What is required:
Find and copy every line in the records that contains the word "Ultra". Matches must agree in case.

Record excerpts:

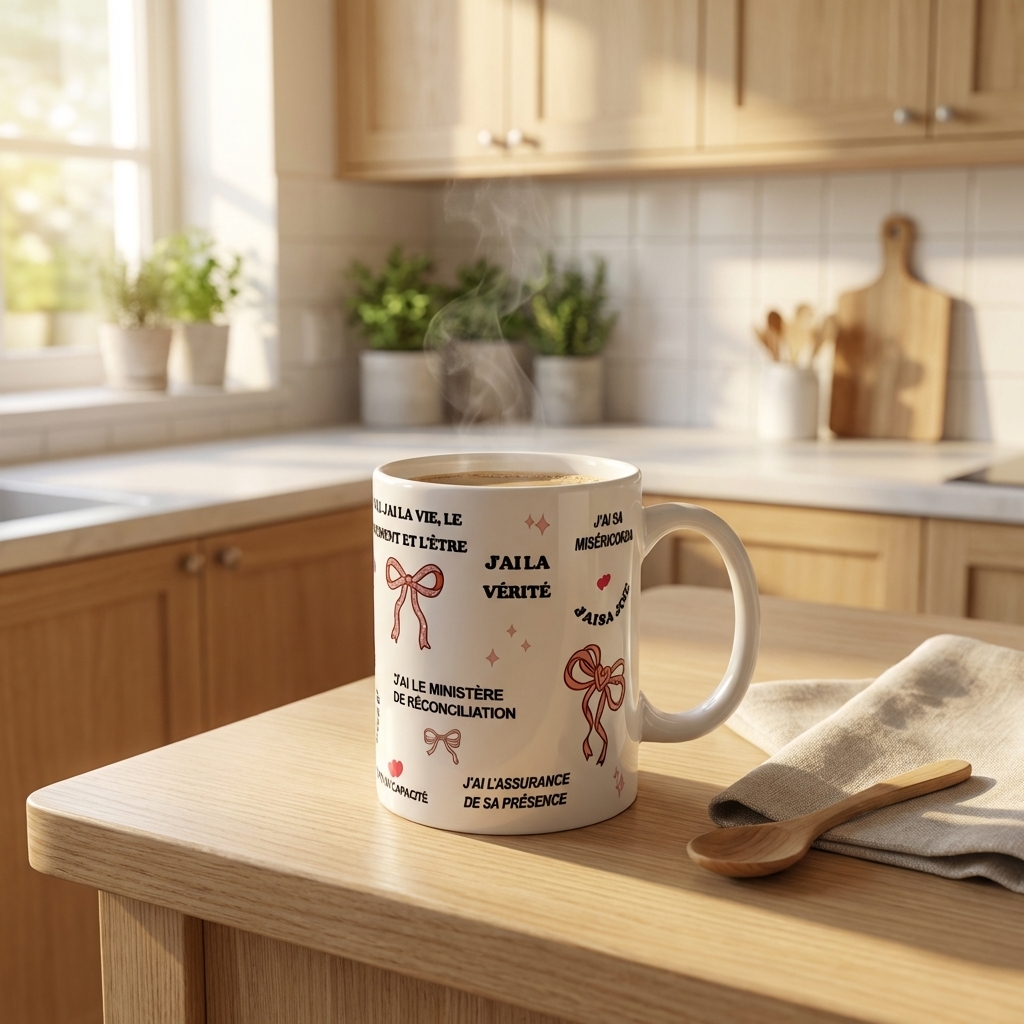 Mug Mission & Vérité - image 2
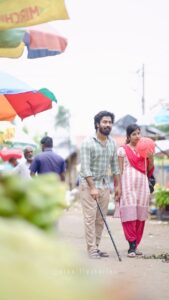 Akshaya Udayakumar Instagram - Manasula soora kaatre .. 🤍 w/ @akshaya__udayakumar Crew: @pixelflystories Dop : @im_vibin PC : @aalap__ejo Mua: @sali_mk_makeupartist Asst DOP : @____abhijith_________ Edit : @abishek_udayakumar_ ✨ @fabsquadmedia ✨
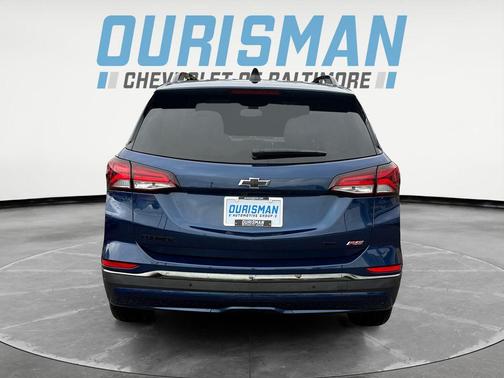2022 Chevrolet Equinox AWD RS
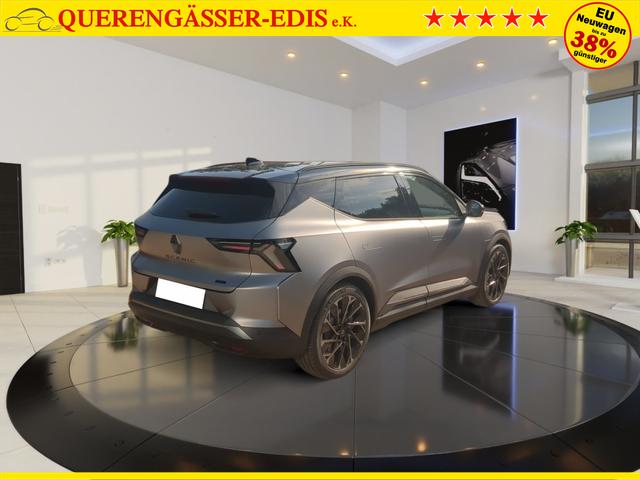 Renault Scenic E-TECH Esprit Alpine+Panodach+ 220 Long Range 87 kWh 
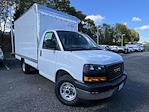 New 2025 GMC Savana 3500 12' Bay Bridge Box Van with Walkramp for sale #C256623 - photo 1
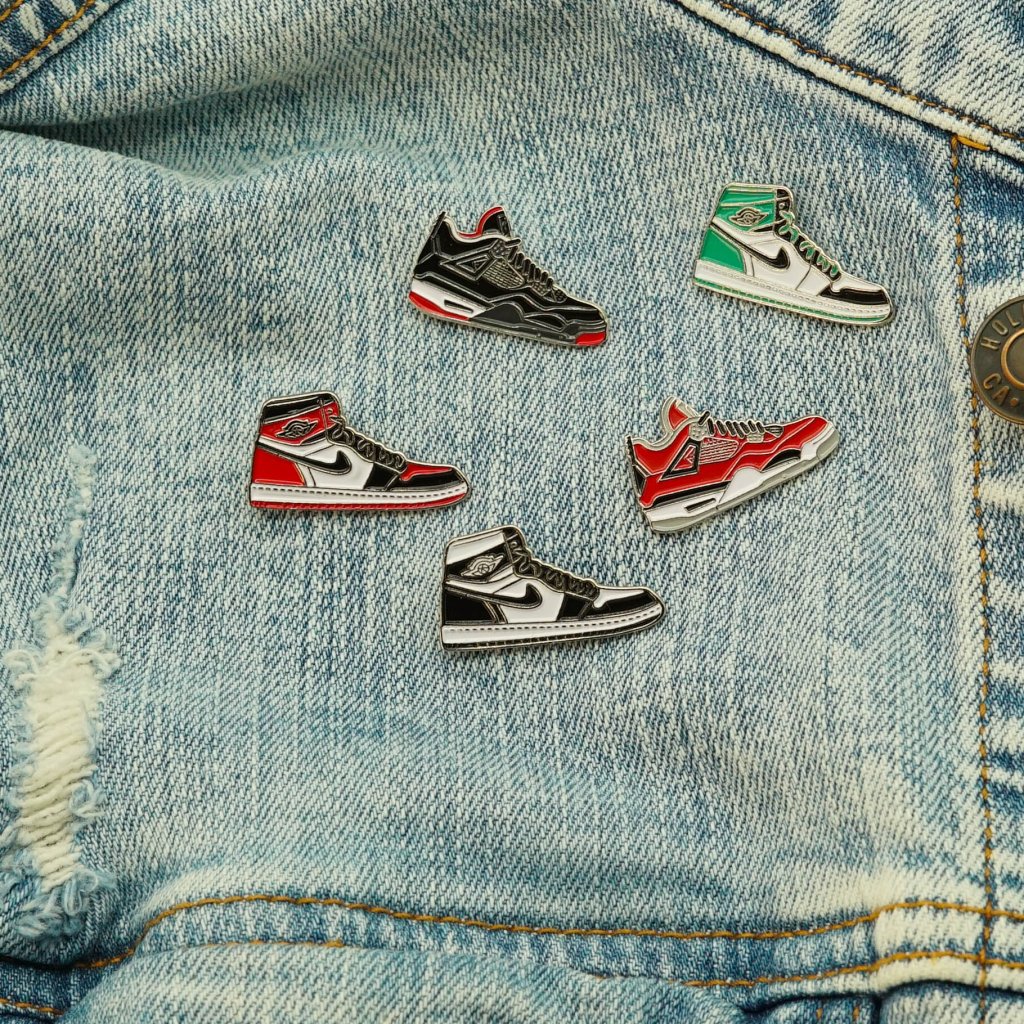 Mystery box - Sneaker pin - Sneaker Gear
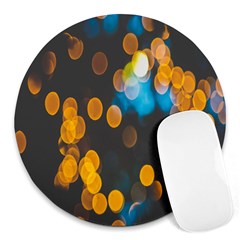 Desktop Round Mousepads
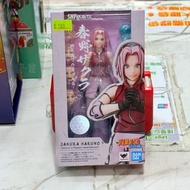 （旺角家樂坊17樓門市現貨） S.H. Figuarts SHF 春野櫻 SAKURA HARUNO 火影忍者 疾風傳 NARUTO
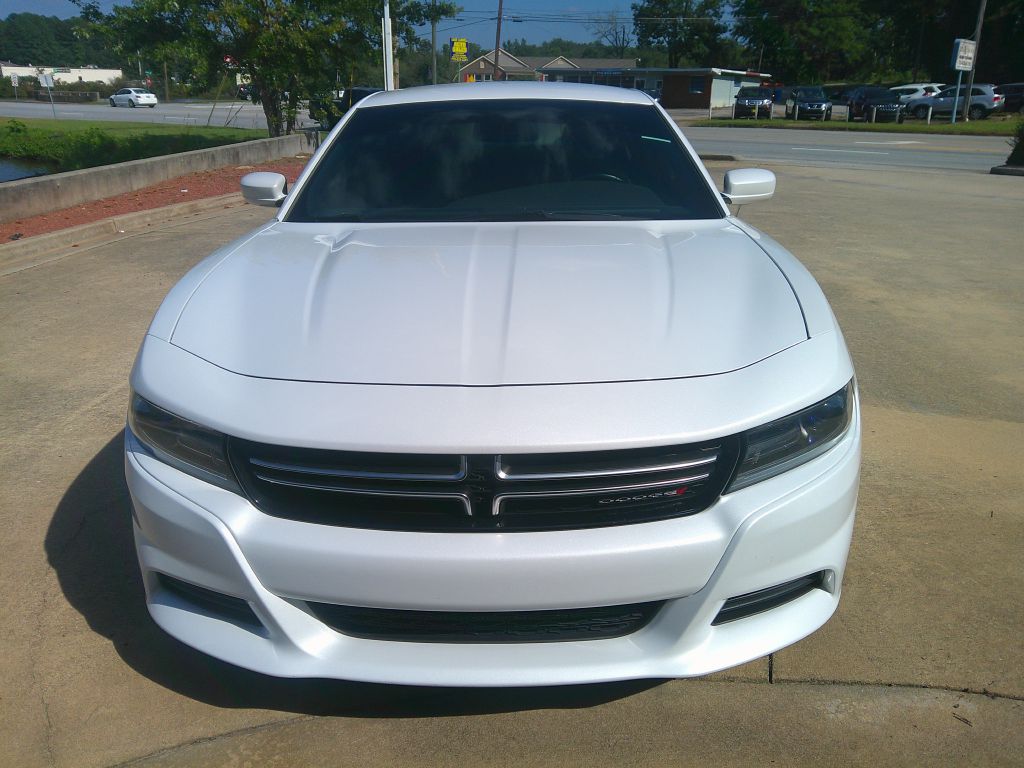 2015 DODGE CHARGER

==

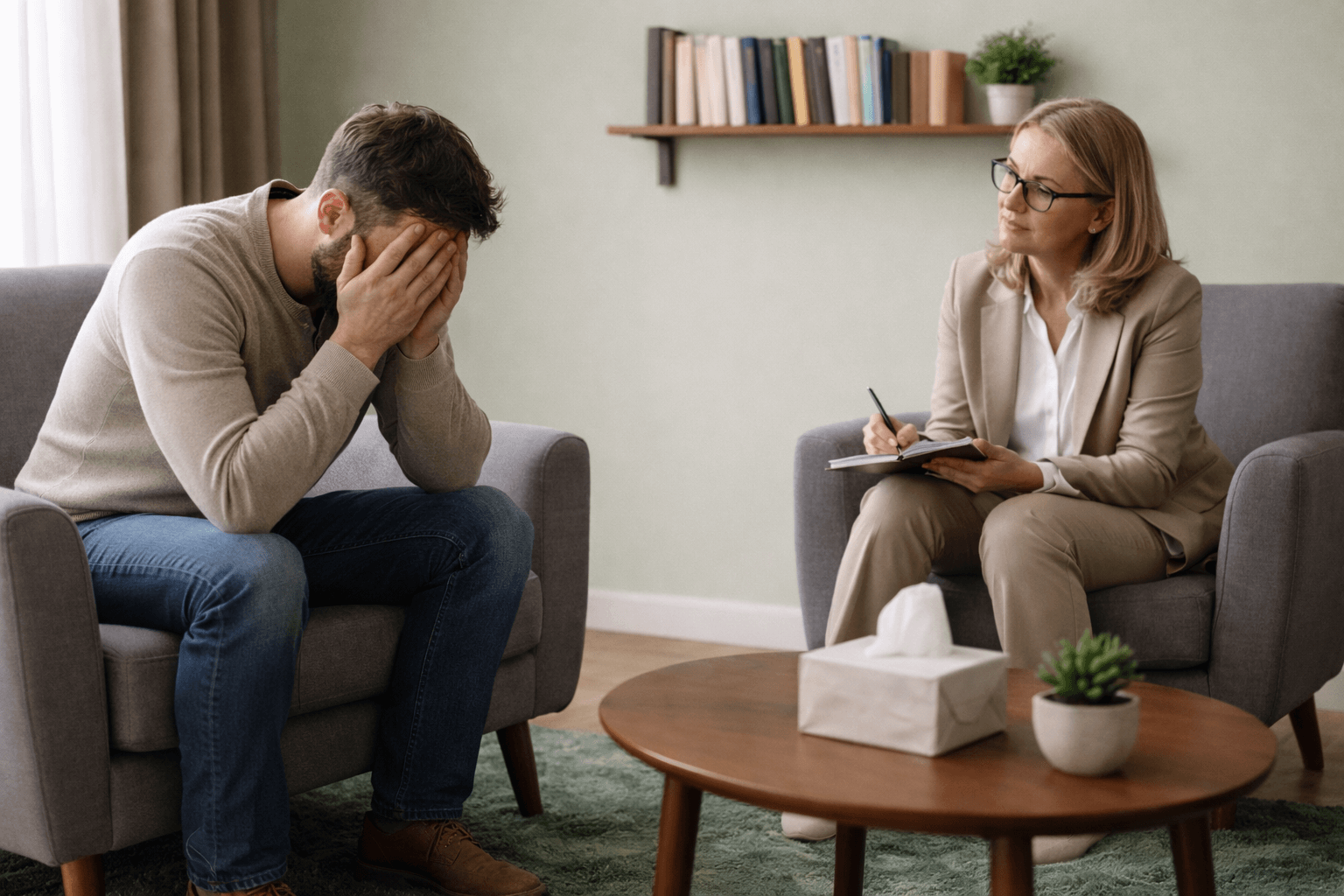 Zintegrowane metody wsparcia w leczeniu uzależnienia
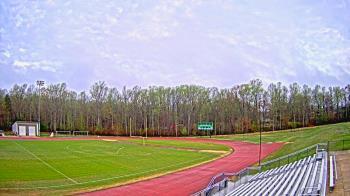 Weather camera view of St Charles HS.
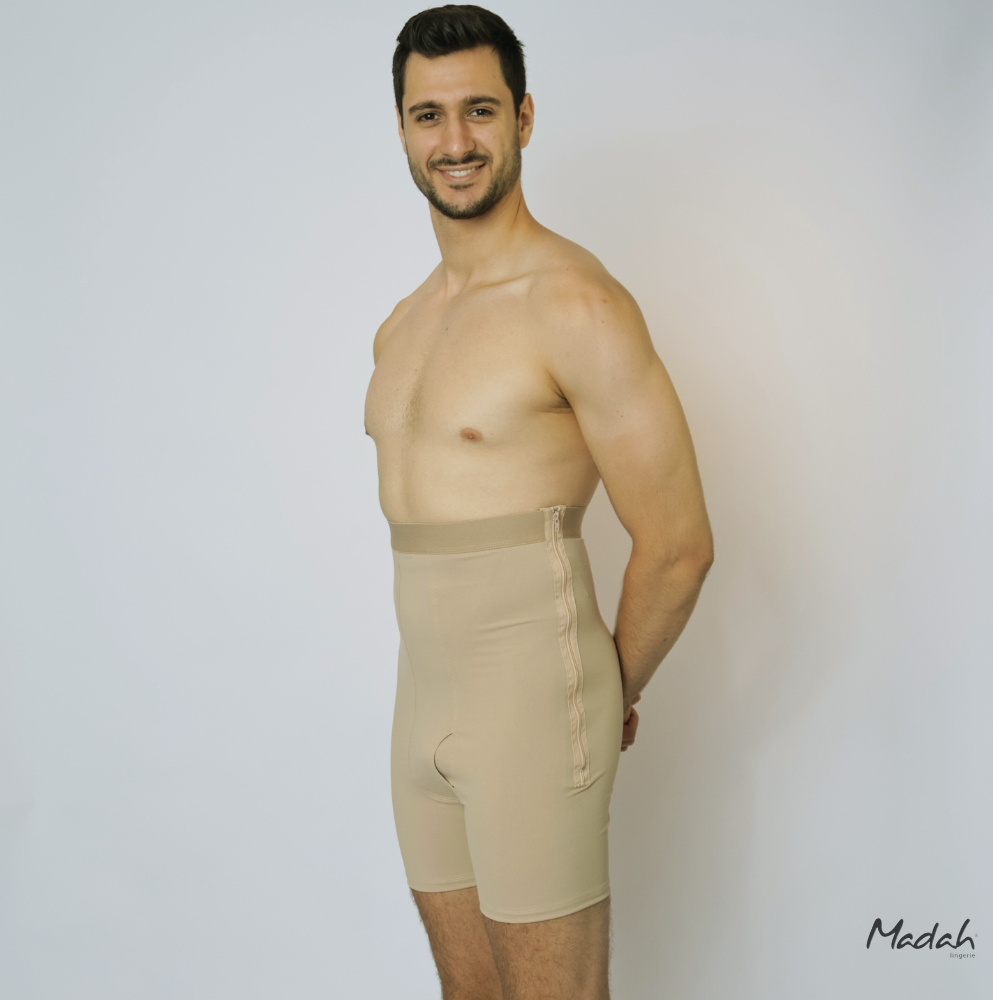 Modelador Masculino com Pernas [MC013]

...

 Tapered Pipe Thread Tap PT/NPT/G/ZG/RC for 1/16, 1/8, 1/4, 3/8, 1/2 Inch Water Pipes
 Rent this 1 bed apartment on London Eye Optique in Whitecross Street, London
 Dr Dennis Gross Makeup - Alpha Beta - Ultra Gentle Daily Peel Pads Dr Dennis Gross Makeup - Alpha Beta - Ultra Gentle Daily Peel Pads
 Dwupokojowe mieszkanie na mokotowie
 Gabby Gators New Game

Answer space:
 Dr Dennis Gross Makeup - Alpha Beta - Ultra Gentle Daily Peel Pads Dr Dennis Gross Makeup - Alpha Beta - Ultra Gentle Daily Peel Pads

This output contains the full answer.